September 20, 2003|By Frank D. Roylance , SUN STAFF

In a way, it was the perfect flood.

Shifts in Isabel's winds, a timely high tide and something called the "slosh" effect all conspired early yesterday to produce some of the highest water levels ever recorded in communities around the Chesapeake Bay.

The bay flooding was almost entirely the result of tidal phenomena, and not the unexpectedly modest rain that accompanied the storm in Maryland.

Advertisement

Meteorologists said the high water broke or tied 70-year-old records in Baltimore, Annapolis and Washington, as it inundated streets along the Inner Harbor and Fells Point, communities in Eastern Baltimore County and towns on the Eastern Shore.

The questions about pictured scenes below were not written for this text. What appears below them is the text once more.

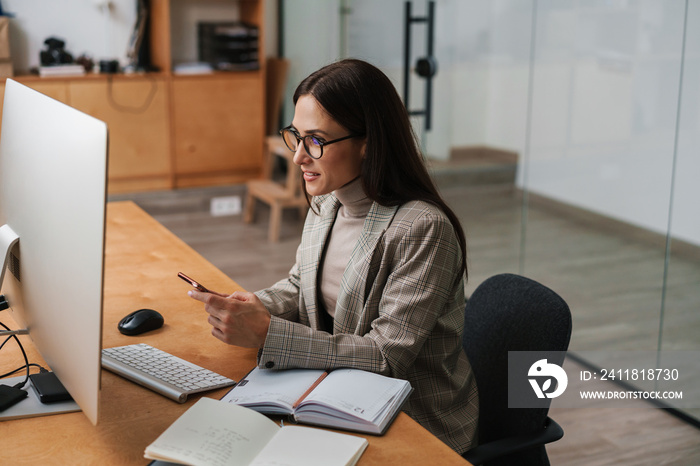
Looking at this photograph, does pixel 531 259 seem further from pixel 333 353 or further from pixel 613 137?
pixel 333 353

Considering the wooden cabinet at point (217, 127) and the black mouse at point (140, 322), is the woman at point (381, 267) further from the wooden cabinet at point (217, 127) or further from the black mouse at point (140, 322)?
the wooden cabinet at point (217, 127)

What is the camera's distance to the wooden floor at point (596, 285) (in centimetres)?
241

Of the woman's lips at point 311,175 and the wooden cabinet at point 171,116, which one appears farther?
the wooden cabinet at point 171,116

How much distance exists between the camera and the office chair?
1.40 meters

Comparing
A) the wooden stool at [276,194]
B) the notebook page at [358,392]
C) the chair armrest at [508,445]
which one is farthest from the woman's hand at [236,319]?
the wooden stool at [276,194]

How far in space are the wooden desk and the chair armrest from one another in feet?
0.76

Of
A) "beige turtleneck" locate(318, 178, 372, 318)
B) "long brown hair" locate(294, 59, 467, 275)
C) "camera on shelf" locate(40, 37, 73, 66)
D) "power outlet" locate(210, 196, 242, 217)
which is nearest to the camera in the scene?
"long brown hair" locate(294, 59, 467, 275)

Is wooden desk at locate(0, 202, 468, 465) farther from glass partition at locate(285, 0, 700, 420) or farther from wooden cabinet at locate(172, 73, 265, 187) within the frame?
wooden cabinet at locate(172, 73, 265, 187)

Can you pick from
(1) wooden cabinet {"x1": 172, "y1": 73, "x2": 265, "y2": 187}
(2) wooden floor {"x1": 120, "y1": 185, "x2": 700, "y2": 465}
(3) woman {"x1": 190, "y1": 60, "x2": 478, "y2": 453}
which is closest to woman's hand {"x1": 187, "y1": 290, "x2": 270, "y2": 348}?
(3) woman {"x1": 190, "y1": 60, "x2": 478, "y2": 453}

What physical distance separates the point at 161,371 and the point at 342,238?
1.58ft

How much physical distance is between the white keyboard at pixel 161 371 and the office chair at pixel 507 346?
0.50 metres

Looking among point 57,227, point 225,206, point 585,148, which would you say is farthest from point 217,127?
point 57,227

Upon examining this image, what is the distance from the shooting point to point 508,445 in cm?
136

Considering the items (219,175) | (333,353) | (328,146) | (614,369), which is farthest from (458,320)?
(219,175)
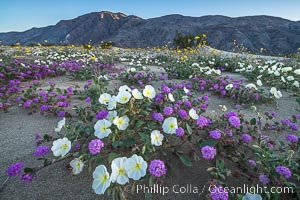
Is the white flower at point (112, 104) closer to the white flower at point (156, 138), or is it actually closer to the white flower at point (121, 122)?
the white flower at point (121, 122)

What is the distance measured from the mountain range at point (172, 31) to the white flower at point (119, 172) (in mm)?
33417

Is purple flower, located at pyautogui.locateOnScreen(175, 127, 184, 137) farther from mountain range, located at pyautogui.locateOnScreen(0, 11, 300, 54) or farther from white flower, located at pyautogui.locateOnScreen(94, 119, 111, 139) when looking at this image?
mountain range, located at pyautogui.locateOnScreen(0, 11, 300, 54)

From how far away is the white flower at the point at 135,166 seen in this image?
1349 millimetres

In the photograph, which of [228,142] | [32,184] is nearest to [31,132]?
[32,184]

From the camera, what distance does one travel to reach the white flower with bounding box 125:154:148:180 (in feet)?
4.42

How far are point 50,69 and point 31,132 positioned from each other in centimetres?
387

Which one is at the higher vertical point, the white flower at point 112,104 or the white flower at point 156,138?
the white flower at point 112,104

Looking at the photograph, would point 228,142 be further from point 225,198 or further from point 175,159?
point 225,198

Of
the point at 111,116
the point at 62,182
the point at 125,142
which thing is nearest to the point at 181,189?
the point at 125,142

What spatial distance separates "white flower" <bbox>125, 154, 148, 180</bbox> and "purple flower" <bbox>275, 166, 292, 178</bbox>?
0.95 meters

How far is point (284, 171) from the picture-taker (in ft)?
4.83

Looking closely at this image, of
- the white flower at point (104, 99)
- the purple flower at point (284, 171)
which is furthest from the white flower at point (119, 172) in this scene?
the purple flower at point (284, 171)

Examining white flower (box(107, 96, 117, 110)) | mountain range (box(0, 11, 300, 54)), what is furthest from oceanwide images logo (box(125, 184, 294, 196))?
mountain range (box(0, 11, 300, 54))

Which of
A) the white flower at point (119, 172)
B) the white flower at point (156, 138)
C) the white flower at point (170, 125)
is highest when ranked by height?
the white flower at point (170, 125)
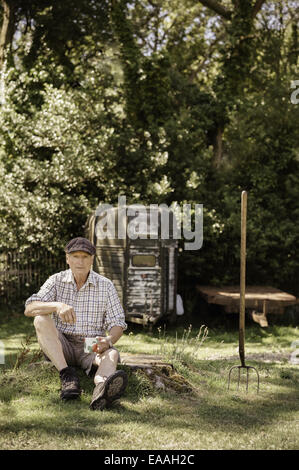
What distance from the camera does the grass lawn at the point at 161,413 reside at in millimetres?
4121

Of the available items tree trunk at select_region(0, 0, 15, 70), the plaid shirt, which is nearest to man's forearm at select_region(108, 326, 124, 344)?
the plaid shirt

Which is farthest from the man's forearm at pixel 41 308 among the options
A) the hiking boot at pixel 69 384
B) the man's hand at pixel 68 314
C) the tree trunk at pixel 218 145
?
the tree trunk at pixel 218 145

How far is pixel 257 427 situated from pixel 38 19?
43.4ft

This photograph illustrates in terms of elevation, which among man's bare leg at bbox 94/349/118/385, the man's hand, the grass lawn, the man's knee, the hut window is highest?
the hut window

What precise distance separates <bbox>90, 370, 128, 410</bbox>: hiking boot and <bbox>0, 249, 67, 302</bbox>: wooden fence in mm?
7533

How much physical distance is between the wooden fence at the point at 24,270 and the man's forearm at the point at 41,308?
6924mm

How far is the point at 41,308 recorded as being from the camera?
5070 mm

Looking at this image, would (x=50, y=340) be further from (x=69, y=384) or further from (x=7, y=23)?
(x=7, y=23)

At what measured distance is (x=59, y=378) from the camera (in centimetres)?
539

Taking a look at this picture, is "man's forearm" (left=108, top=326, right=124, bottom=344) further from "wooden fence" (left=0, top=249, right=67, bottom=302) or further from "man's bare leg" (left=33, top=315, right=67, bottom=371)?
"wooden fence" (left=0, top=249, right=67, bottom=302)

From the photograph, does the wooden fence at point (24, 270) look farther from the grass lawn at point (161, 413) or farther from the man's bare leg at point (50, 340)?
the man's bare leg at point (50, 340)

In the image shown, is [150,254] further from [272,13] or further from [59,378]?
[272,13]

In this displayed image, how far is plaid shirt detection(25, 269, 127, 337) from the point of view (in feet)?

"It was just the right conditions, timing-wise, of the tide, the surge and winds changing around right at the right time, to push all that water in there," said meteorologist Steve Zubrick, of the National Weather Service's Sterling, Va., forecast office.

Many hurricanes and storms that affect the Chesapeake pass to the east of the bay, and their counter-clockwise circulation usually means that winds drive water out of the bay. But Isabel tracked to the west of the bay, and its winds were fated to push the water northward, filling the tidal creeks and rivers like overflowing bathtubs.

Forecasters had warned emergency management officials on Tuesday that the approaching storm would produce tidal surges along the western shore of the Chesapeake.

"We were briefing people that even a Category 1 or 2 hurricane taking the right track can give you pretty high water levels," Zubrick said. "It doesn't have to be a real spinner."

But the size of the mound of water Isabel's winds actually piled up - 2 feet higher than predicted - surprised everyone.

"It's not an exact science," said Barbara Watson, who is the warning coordinator at Sterling.

"We're certainly further along than we were in 1954 when [Hurricane Hazel] came along," she said. But the Chesapeake Bay is such a complex natural system, and there have been so few storms like Isabel to study, that "it's difficult to come up with the forecasts." Given that difficulty, she said, a two-foot error is "a pretty good forecast."

The high tide in Baltimore was supposed to occur at 2:07 a.m. But that hour came and went, Zubrick said, and the water "was just going up and up."

It didn't stop rising until 8:06 a.m., according to Lt. Kevin Slover, of the National Hurricane Center's storm surge unit. By that time it stood at 8.15 feet above mean low water, or 7 feet above normal.